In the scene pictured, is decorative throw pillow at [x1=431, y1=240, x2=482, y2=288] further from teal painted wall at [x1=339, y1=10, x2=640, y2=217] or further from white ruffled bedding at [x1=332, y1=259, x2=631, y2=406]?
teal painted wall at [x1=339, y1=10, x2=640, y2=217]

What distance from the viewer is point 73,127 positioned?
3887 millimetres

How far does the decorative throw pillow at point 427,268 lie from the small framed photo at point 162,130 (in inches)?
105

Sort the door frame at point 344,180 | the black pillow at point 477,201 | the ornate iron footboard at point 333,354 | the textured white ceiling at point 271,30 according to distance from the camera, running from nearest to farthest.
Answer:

Given instruction:
Rewrite everything from the line containing "Sort the door" down to the end of the entries above, replacing "ornate" with "wrought" and leaving all else unchanged.

Written answer:
Sort the door frame at point 344,180 | the black pillow at point 477,201 | the wrought iron footboard at point 333,354 | the textured white ceiling at point 271,30 according to distance from the camera, running from nearest to farthest.
Answer:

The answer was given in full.